(This one may be Whittlean or Den Bestean in length, if not in quality, so bear with me.)
Way back when—or back in the day—I was an active duty Air Force bomb loader, officially called an Aircraft Armament Systems Specialist. Oh, I didn’t load any conventional fire-bombs that would burn, maim, but not contaminate. My specialty? Loading nuclear and chemical munitions onto fighter-bomber aircraft. I had entered the Air Force as an “open-field” enlisted candidate and, though I had scored high in the ASVAB test in all areas except for mechanics—hey, I’m a chick—the AF gave me a mechanical job.
I hated it, but I stuck it out for three years, until I was able to cross-train into another field.
Around the middle of my third year as a bomb loader (1983), I started thinking about my purpose in life. I was around twenty-one. (I’m forty-three now.) Nukes and chemical weapons? They were the containers of death and more death; writhing, disgusting demises; the gift that kept on giving. I had become one of the conduits through which such horrible deaths would occur. Could I live with myself being such? No. Not then.

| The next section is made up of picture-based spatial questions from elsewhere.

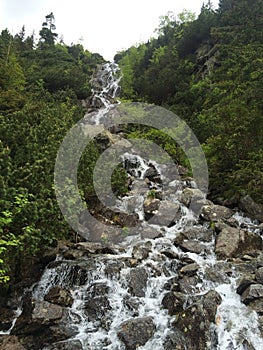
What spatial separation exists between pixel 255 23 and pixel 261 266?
28.6 meters

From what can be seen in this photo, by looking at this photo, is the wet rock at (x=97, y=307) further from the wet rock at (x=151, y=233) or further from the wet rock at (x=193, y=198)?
the wet rock at (x=193, y=198)

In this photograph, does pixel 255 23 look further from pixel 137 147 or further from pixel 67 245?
pixel 67 245

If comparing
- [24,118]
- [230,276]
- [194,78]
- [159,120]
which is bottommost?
[230,276]

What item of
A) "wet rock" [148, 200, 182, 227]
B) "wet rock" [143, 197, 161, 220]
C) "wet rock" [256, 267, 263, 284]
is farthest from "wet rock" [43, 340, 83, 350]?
"wet rock" [143, 197, 161, 220]

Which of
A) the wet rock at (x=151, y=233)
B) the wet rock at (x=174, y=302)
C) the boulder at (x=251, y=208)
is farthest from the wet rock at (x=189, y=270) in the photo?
the boulder at (x=251, y=208)

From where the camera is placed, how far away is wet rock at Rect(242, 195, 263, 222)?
12.6 metres

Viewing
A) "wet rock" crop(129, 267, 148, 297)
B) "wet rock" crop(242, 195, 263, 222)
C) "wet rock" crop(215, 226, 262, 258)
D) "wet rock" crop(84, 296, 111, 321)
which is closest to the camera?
"wet rock" crop(84, 296, 111, 321)

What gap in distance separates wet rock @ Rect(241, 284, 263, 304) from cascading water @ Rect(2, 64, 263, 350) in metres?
0.17

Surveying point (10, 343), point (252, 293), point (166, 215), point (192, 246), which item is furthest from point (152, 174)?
point (10, 343)

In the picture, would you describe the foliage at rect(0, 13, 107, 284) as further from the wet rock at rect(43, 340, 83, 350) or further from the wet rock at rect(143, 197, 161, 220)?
the wet rock at rect(143, 197, 161, 220)

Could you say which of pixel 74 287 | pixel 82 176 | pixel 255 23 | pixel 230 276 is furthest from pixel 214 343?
pixel 255 23

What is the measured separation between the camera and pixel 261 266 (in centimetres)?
888

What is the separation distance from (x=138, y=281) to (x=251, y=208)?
684 cm

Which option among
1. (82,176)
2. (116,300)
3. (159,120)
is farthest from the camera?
(159,120)
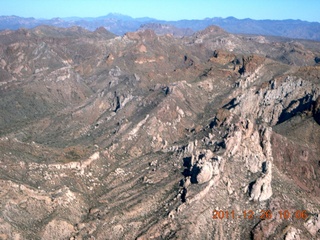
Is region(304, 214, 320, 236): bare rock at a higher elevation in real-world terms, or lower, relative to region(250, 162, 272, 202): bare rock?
lower

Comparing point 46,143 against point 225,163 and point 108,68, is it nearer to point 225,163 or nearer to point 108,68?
point 225,163

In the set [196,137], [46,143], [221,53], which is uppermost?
[221,53]

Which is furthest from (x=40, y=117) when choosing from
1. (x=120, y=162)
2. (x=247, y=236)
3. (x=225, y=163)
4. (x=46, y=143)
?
(x=247, y=236)

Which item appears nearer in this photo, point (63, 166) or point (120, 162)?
point (63, 166)

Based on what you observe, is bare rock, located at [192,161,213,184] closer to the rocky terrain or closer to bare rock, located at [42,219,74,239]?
the rocky terrain
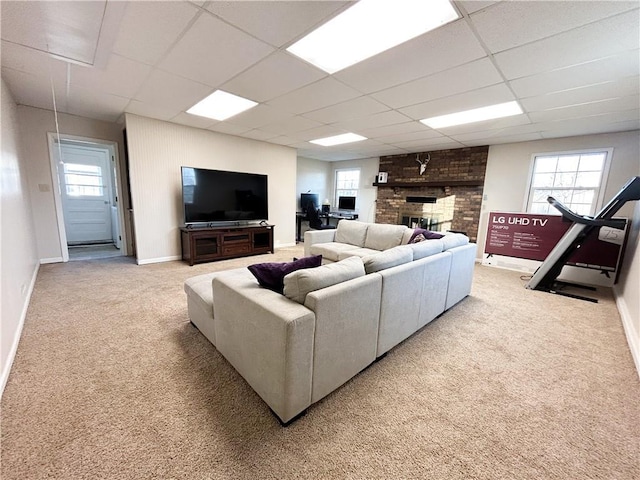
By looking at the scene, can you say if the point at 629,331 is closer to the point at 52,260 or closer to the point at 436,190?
the point at 436,190

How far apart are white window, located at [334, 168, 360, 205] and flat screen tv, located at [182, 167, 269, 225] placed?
323 cm

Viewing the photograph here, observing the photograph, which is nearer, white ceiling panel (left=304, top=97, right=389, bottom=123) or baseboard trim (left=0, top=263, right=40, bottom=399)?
baseboard trim (left=0, top=263, right=40, bottom=399)

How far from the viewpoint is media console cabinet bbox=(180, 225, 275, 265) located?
4.34 m

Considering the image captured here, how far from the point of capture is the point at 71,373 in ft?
5.64

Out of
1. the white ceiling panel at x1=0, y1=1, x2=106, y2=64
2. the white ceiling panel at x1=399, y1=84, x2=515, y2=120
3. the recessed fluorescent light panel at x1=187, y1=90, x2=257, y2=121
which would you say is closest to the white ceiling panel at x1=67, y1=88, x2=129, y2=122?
the recessed fluorescent light panel at x1=187, y1=90, x2=257, y2=121

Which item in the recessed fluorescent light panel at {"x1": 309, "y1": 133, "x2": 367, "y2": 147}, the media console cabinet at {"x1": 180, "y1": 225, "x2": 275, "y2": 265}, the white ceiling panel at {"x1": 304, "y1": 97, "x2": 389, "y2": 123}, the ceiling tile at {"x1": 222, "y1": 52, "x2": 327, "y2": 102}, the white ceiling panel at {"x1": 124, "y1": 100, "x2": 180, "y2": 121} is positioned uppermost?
the recessed fluorescent light panel at {"x1": 309, "y1": 133, "x2": 367, "y2": 147}

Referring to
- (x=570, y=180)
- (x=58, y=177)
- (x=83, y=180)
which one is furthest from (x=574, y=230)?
(x=83, y=180)

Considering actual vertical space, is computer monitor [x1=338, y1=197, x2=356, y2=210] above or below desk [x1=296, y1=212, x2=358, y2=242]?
above

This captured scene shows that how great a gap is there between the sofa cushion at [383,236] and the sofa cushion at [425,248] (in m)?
1.35

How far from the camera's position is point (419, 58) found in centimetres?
211

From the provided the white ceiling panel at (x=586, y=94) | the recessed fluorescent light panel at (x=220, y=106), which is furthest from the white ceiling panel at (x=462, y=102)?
the recessed fluorescent light panel at (x=220, y=106)

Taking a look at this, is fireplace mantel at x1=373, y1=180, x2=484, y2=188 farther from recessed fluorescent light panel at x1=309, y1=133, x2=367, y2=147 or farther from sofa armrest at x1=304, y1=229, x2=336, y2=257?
sofa armrest at x1=304, y1=229, x2=336, y2=257

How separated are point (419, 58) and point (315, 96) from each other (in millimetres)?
1228

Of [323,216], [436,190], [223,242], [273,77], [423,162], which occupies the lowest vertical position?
[223,242]
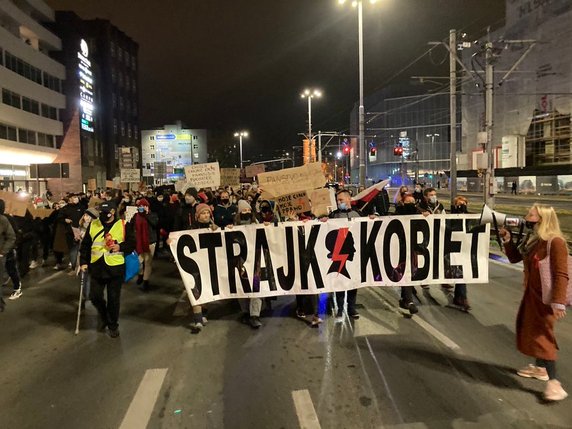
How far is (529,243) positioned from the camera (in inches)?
184

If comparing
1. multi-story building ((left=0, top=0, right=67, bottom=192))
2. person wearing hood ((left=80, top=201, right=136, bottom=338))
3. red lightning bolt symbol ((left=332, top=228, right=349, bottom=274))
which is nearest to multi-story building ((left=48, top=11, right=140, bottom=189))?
multi-story building ((left=0, top=0, right=67, bottom=192))

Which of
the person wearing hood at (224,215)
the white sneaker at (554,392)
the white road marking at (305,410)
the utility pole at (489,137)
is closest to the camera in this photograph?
the white road marking at (305,410)

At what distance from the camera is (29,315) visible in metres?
7.83

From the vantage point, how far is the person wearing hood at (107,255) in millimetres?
6367

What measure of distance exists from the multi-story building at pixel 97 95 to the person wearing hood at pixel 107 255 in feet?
117

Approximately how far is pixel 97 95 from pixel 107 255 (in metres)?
61.5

So I applied for Conscientious Objector status. I didn’t want to separate from the AF necessarily, but I didn’t want to be a party to the type of death that the AF served up. Understand, back then I had no concept of the flow of history, the surety of purpose of fanatics/fascists or the nature of evil. The fact that the US was the only nation-state that had used nuclear weapons but, subsequently, was the most hesitant to use them in the nearly fifty years up to that point, didn’t occur to me. Not then. All I knew was that we held the largest amount of the most deadly weapons on the planet.
I didn’t understand that evil must be opposed and that that was what we were doing.
So I let my application run the channels. Maybe I could become a medic or something. (Ironically, that’s what I became in my Reserve incarnation, after two other career fields.)
A month or so after I submitted my application for CO status, Beirut occurred. Marines, Navy, and Army folk were blown to bits. Oh, not in a trench or a foxhole, holding various deadly weapons in their hands to take the enemy out as well, but in their beds sleeping. Or up shaving or taking a shower. Or making love to some female Marine (or a male marine; hey, you never know). In any case, those GIs who died on October 23, 1983, weren’t killed by the usual enemies--those with "western" concepts of honor. They were murdered by enemies who had a code separate and alien to ours.
The day after that, my application was rescinded. It took me all of about two minutes to make the decision and it had absolutely nothing to do with revenge. With the snap of a finger, I understood that, with some, there’s no negotiating, no compromise, no bargaining. Not unless you’re doing any/all of these with your proverbial boot on their neck.
So when guys like Jeffrey Hinzman and Pablo Paredes—both volunteer military members—publicly rethink their views on war and killing, I can understand their feelings, to a point. What I can’t understand is how they came to the decision to become conscientious objectors after 9/11, after the liberation of Iraq, after the uncovering of the Hussein tortures, massacres and mass graves.
So maybe the CO thing is just a cover for some and they’re simply afraid of dying. (Hey, join the club.) But will either of these gentlemen be able to enjoy the time that they’ve allegedly bought themselves between now and their dates of actual death? It seems neither will die in Iraq; dying in prison, however, might be another story; dying a slow death each day, yet another.
I hope they bought themselves good lives.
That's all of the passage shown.